======== Quoted passage

Dear Alice,

I am really afraid of shots. What should I do? I feel really embarrassed asking this. HELP!

Dear Reader,

Kudos to you for asking! It can be really tough to ask about your fears and find ways to overcome them. Assuming that you're talking about medically related injections, rather than "shots" of alcohol, here's some sugar that might help the medicine go down. Shots can refer to any number of injections, be it vaccines, insulin injections, various medications, injectable birth control, or fertility treatments among others. Despite their common use in the medical field, lots of people, both children and adults, dread getting them, so there's no need to feel embarrassed about being afraid of them. However, there are some techniques to help you overcome this fear to ensure you get the medical care you need.

When going to get your shot, be sure to let your health care provider know about your fear. You’re likely not the first patient that has expressed concerns regarding shots, and they probably have some techniques of their own to make you feel more at ease. Additionally, you can ask if they use any cooling or anesthetic sprays to numb the skin before the shot. This can limit some of the pain or discomfort from the injection. In the meantime, you might want to practice some do-it-yourself techniques. Here are some ideas for making it easier:

  • Tensing yourself and your muscles before an injection can make the pain worse. Instead, practice taking deep, controlled breaths. When it comes time for the actual needle, blow out forcefully through your mouth (as though you were blowing out candles on a birthday cake). This will help keep you from tensing up. Keeping your eyes off the needle and not watching when it actually enters the skin may help, too.

================
======== Records supplied

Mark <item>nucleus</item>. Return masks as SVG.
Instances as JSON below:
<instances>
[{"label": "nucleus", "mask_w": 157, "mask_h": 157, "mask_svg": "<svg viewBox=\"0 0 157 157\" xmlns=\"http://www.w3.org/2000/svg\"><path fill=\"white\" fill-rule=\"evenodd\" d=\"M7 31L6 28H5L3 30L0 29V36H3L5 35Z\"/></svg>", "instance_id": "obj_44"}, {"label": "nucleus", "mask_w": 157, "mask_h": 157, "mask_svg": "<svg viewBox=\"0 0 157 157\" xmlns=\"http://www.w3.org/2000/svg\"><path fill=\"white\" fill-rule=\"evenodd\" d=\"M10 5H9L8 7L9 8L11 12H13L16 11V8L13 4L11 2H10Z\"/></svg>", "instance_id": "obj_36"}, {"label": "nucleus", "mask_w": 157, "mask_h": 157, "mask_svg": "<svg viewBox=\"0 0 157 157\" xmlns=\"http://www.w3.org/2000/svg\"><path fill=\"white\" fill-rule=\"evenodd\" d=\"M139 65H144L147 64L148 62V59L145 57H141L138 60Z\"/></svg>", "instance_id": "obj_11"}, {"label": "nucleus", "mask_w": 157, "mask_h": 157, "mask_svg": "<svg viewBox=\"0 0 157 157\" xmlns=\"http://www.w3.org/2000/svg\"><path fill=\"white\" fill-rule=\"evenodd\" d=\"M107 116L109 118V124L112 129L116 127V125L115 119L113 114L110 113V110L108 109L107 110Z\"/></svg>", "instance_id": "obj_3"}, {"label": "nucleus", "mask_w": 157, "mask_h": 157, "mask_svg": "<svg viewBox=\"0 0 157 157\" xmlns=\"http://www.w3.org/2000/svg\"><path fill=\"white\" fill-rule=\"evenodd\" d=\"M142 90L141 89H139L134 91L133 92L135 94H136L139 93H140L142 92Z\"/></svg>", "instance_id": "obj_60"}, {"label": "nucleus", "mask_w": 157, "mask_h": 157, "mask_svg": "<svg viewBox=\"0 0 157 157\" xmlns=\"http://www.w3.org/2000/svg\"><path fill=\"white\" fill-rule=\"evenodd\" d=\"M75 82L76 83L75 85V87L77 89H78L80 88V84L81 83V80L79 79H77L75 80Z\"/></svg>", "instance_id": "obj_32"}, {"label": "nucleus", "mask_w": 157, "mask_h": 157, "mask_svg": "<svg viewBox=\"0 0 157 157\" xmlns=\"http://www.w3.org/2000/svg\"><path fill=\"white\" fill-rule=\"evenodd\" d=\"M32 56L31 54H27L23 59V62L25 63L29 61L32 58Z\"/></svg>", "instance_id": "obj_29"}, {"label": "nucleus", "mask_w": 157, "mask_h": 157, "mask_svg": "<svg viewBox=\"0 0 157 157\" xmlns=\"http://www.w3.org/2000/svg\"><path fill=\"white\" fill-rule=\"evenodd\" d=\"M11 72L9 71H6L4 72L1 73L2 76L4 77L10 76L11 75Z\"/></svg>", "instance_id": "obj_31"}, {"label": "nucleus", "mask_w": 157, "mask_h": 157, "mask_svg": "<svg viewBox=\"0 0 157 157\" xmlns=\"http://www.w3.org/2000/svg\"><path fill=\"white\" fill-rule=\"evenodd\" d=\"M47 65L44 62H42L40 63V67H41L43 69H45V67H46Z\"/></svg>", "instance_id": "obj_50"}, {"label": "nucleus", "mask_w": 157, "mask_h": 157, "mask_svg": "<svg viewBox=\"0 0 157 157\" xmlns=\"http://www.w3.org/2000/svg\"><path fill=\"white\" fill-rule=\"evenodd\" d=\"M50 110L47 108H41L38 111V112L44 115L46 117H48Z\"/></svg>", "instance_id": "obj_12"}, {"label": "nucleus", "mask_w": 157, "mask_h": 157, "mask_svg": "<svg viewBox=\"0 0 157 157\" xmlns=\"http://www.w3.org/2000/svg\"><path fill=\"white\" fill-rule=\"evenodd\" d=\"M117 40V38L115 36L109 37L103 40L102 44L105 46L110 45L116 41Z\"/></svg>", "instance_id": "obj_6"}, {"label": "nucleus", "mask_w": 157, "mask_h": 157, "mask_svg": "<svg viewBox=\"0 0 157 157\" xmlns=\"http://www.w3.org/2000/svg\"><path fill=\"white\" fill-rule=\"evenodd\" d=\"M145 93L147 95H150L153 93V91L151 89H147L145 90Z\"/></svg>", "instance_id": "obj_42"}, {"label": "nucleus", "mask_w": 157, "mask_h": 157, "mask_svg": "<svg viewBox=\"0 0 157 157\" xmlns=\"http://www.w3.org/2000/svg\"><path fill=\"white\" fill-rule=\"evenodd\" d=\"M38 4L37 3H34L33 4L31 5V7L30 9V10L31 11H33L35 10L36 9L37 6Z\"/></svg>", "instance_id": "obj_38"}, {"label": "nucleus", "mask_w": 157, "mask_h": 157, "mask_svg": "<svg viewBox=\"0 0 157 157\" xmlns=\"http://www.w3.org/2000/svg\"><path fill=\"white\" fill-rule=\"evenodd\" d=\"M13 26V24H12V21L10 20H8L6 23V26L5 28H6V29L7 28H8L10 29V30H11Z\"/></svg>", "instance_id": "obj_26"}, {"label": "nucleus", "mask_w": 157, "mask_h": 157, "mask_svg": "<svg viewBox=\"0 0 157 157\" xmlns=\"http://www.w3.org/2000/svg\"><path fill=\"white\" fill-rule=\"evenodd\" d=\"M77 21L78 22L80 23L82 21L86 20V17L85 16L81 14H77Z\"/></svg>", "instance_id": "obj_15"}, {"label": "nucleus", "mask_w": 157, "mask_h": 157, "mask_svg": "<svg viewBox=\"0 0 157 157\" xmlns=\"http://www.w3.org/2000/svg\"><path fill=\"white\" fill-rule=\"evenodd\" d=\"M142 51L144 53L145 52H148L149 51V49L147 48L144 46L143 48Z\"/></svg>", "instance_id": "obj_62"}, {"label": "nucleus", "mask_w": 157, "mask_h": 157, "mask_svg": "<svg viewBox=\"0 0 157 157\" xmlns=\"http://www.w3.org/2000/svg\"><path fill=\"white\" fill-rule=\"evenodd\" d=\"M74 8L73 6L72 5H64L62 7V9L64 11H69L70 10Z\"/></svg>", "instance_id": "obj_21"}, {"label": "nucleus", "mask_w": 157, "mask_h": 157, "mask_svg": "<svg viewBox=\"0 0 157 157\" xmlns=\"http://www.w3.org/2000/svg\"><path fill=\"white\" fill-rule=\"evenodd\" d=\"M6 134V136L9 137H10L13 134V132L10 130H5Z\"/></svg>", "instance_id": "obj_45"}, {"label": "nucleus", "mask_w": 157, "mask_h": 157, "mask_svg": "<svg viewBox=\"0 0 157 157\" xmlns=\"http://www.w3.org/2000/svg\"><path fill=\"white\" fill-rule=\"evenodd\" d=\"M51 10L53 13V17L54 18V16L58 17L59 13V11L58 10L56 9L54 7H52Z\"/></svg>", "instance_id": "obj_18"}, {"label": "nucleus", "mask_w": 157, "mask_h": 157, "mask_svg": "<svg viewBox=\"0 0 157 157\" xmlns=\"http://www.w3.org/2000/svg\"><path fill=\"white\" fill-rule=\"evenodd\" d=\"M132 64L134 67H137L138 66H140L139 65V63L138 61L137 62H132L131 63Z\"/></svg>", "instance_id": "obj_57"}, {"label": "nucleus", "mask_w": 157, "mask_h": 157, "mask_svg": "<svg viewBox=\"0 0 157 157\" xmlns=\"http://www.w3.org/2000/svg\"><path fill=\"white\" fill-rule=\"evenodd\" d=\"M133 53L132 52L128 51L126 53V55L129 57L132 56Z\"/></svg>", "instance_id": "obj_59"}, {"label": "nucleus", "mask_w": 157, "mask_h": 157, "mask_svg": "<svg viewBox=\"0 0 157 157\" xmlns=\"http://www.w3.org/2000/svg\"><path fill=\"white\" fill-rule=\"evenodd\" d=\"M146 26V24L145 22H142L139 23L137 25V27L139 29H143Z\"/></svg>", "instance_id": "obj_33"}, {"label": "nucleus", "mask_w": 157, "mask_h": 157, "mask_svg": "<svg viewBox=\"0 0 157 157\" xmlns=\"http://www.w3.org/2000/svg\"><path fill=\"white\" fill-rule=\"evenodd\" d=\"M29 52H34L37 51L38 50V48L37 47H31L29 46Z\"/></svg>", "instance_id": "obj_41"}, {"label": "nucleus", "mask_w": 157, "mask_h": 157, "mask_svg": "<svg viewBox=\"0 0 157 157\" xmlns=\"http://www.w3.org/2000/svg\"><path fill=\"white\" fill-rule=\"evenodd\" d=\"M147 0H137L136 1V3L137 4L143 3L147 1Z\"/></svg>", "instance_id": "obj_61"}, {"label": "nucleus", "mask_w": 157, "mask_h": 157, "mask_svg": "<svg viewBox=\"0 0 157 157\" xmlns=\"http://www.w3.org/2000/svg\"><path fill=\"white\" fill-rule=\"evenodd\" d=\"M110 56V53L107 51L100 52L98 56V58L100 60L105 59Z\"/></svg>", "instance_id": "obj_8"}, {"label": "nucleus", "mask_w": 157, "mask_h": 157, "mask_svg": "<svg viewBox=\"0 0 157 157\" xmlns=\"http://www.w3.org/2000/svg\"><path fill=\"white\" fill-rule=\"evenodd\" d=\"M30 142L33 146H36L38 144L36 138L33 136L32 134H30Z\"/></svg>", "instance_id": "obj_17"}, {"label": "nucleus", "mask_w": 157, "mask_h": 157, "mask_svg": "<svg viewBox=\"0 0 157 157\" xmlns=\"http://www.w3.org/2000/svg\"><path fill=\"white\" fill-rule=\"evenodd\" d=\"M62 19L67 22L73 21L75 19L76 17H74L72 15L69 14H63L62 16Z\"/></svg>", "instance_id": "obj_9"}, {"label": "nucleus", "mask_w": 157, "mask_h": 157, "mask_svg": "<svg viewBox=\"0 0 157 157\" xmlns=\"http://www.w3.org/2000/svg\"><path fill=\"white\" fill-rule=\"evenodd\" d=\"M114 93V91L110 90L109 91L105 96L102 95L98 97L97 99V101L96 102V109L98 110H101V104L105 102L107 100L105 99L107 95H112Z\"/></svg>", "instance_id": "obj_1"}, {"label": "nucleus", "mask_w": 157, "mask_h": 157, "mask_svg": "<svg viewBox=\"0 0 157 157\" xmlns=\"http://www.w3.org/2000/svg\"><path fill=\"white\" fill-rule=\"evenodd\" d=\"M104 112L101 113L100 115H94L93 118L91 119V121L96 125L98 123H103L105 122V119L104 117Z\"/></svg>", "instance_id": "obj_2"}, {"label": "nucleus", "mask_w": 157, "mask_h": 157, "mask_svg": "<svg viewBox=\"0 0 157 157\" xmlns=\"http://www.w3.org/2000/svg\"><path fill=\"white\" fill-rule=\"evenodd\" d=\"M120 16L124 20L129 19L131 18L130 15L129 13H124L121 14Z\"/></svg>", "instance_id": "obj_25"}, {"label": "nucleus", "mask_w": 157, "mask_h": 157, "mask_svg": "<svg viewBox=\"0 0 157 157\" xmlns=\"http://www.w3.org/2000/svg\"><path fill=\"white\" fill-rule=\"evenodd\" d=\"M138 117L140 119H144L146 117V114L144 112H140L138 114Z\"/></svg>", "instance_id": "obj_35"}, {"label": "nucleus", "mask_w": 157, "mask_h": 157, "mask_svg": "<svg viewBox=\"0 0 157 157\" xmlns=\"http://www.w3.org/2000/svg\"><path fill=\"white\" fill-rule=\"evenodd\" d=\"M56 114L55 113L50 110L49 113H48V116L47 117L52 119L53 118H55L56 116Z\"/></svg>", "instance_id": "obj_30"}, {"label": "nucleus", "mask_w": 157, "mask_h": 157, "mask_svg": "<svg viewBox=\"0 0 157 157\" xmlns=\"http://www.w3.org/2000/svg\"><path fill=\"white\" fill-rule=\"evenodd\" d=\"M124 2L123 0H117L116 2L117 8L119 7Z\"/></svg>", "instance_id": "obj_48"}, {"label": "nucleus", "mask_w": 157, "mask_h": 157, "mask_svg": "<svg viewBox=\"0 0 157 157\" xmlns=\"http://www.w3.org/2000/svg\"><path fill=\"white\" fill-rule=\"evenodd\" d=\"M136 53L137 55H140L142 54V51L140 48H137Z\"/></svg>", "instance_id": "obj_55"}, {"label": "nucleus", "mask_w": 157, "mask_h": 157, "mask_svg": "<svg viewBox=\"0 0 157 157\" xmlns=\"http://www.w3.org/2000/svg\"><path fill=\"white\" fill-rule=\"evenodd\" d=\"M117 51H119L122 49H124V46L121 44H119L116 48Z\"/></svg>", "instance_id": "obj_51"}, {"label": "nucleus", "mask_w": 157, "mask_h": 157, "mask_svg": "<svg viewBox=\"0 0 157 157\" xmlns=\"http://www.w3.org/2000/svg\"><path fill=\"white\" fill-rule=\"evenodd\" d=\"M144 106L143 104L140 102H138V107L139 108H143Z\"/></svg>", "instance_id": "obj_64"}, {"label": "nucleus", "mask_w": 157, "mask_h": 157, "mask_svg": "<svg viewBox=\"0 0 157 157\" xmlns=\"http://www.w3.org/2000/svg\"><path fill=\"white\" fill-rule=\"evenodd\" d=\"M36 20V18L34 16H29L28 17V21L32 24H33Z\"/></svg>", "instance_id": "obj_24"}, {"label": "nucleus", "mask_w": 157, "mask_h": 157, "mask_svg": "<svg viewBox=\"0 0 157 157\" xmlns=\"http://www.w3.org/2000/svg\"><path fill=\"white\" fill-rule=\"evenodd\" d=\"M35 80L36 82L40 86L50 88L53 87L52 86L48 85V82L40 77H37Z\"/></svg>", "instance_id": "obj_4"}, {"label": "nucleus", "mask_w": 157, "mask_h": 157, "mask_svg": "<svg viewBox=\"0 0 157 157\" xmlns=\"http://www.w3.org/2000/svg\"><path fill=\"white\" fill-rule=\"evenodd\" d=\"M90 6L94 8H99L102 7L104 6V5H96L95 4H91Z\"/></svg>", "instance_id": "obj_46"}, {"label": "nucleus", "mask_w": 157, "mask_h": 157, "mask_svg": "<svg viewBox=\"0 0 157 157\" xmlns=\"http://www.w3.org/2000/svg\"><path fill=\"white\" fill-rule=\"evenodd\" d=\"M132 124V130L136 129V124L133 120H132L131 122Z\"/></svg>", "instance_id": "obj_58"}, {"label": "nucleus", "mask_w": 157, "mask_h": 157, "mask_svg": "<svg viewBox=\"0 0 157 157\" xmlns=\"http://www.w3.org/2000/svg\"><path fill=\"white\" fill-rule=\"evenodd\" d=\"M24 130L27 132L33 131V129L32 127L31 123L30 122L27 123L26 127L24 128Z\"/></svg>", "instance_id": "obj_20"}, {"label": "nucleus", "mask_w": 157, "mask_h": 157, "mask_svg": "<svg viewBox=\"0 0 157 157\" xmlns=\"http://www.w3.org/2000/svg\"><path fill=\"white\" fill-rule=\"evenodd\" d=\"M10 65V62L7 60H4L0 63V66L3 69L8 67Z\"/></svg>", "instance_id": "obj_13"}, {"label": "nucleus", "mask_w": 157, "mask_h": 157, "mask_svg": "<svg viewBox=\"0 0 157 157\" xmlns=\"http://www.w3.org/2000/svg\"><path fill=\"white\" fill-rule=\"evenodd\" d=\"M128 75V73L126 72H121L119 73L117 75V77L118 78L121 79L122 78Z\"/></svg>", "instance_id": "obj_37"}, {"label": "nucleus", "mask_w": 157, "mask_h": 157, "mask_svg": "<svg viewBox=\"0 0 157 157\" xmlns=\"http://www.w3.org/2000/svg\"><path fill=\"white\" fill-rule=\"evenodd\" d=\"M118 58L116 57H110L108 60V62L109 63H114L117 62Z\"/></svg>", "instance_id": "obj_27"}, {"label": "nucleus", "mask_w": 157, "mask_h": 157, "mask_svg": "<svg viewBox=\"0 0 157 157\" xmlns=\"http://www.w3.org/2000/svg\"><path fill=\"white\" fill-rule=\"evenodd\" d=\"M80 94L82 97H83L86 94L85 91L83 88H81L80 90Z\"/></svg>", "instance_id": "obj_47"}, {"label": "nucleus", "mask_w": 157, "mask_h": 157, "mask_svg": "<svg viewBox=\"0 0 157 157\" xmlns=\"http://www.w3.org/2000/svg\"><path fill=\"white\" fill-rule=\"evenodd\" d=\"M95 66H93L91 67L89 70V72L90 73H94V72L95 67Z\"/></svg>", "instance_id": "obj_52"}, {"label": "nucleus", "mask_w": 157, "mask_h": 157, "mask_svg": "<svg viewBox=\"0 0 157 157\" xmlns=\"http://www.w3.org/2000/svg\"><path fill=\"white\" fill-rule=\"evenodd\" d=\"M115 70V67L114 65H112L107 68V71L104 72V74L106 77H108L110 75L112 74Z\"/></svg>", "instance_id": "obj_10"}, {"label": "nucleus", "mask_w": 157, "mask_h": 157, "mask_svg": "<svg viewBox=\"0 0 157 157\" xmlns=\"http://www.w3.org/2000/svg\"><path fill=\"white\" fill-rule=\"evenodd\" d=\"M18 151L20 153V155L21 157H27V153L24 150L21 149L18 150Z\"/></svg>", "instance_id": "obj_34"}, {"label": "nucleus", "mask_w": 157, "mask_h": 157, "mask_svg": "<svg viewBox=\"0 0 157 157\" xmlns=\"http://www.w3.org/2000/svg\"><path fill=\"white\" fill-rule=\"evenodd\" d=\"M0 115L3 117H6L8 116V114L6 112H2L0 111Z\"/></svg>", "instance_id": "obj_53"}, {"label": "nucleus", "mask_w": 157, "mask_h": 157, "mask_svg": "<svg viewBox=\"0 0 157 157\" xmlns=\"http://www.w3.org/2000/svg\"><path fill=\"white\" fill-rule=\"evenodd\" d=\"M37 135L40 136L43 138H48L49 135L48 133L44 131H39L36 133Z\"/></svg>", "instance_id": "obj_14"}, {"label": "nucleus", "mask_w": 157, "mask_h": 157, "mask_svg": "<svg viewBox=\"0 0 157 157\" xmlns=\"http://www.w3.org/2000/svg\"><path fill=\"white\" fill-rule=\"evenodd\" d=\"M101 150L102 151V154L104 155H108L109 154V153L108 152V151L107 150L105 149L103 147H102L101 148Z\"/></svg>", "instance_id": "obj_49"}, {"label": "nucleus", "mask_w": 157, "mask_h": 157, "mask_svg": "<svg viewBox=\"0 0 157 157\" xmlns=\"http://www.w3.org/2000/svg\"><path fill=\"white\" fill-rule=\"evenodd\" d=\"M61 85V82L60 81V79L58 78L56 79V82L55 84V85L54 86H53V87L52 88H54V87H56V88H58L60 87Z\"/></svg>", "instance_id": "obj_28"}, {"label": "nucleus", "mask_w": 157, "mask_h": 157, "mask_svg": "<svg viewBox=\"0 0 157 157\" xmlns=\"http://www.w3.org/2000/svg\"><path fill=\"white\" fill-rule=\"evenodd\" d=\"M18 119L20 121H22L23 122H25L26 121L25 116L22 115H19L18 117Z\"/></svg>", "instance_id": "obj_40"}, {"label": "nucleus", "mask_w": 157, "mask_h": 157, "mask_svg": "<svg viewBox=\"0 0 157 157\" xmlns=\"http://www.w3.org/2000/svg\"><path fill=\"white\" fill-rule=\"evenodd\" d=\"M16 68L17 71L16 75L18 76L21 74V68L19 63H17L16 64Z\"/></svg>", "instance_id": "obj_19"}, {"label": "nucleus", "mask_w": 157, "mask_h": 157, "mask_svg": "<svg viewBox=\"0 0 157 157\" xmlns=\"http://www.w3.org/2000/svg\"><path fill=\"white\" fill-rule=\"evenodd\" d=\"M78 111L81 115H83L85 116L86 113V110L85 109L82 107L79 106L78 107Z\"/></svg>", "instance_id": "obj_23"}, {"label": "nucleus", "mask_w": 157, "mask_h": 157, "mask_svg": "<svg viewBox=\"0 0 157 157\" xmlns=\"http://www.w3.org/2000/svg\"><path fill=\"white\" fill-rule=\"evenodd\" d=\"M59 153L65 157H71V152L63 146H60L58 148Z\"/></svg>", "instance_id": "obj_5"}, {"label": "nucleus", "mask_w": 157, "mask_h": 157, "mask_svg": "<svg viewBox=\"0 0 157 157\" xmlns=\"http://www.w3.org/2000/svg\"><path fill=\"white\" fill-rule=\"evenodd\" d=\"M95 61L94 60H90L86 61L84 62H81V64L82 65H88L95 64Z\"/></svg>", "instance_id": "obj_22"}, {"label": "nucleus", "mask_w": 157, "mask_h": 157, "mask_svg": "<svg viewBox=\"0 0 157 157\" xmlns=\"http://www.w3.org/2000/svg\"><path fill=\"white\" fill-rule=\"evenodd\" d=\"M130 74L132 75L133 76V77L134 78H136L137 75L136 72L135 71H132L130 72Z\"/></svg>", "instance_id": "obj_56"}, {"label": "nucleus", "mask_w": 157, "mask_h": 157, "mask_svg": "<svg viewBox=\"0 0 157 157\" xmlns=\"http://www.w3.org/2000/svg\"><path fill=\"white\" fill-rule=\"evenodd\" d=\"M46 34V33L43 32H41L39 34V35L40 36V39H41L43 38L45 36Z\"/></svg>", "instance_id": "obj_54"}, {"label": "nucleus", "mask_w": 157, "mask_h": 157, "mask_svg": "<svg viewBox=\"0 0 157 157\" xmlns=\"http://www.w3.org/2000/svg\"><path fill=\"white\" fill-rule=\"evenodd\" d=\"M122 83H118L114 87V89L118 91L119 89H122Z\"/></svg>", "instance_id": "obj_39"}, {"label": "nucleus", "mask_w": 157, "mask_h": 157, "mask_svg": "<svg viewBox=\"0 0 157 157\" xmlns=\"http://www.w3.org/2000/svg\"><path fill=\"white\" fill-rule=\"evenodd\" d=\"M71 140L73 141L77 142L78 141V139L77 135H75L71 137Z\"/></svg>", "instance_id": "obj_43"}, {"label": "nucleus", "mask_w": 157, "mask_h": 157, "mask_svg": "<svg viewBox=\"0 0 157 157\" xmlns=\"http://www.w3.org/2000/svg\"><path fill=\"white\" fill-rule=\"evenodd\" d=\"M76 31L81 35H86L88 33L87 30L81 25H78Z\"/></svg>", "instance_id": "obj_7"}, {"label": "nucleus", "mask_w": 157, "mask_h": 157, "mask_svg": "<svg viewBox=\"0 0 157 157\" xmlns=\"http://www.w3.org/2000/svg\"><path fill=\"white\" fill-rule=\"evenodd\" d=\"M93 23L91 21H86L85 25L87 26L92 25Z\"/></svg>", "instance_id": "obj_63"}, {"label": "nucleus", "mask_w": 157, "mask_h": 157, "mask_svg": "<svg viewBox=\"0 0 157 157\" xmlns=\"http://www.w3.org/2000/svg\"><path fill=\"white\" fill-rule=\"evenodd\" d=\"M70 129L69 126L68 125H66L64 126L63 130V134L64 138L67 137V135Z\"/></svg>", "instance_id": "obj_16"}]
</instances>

================

Problems to work on –
1. In the advice column on fear of shots, shorten the paragraph beginning "When going to get your shot" into a brief bulleted list that keeps its main points.
2. Carry on the advice column on fear of shots from its last sentence.
The records have nothing to do with the advice column on fear of shots.

Task-by-task answers –
1.
- Tell your health care provider that you are afraid of shots.
- Other patients have likely voiced the same worry, and the provider may have their own ways to put you at ease.
- Ask whether they use cooling or anesthetic sprays to numb the skin, which can limit pain or discomfort.
- Meanwhile, practice some do-it-yourself techniques to make the shot easier.

2.
  • Ask your health care provider about the “cough” technique. Research shows that a cough before and once during the injection helps some feel less pain.
  • Bring along a favorite book, listen to some tunes, or play a game on your phone while you're in the waiting room. This will help you focus your attention on something other than the shot while waiting.
  • Bring a buddy for support. Have someone you trust come with you to provide reassuring words, hold your hand, or just be there while you get the shot.
  • Plan a special treat to reward yourself for getting through the experience: dinner out with friends, a massage, the movies, or a special event like a concert or show. Having a reward to look forward to can keep you focused on something positive rather than on your fear.

All this being said, for some people, needle phobias are more severe. If your needle phobia is more serious, you may find meeting with a mental health professional to be beneficial. For those with more extreme needle phobias, some therapeutic treatments have been found to be helpful and reduce the feelings of fear, such as medications and cognitive-based therapy.

Rest assured, many people share your fear of shots. By talking about your fear and taking some steps to relax, you may find you experience less anxiety when the time comes to get a shot.

Good luck!

Alice!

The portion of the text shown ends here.